Source data =
—————

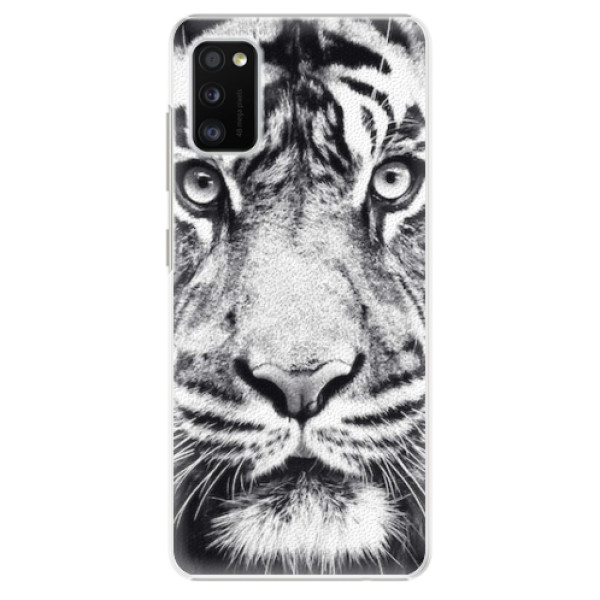 Plastové pouzdro iSaprio - Tiger Face - Samsung Galaxy A41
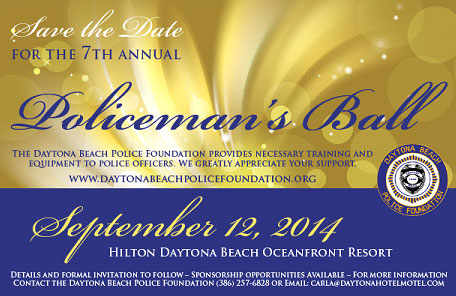 7th Annual Policeman's Ball - Honoring Our Top Cops and the Families of the Fallen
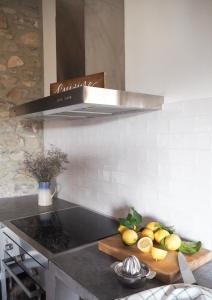 Una cocina o zona de cocina en Casa Les Germanes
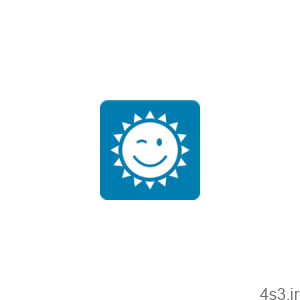 دانلود YoWindow Weather 2.18.22 برنامه هواشناسی جهانی اندروید سایت 4s3.ir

—————

Activity = Copy the material exactly. Do not include the pictures.

Output below =
 Plastové pouzdro iSaprio - Tiger Face - Samsung Galaxy A41
 7th Annual Policeman's Ball - Honoring Our Top Cops and the Families of the Fallen
 Una cocina o zona de cocina en Casa Les Germanes
 دانلود YoWindow Weather 2.18.22 برنامه هواشناسی جهانی اندروید سایت 4s3.ir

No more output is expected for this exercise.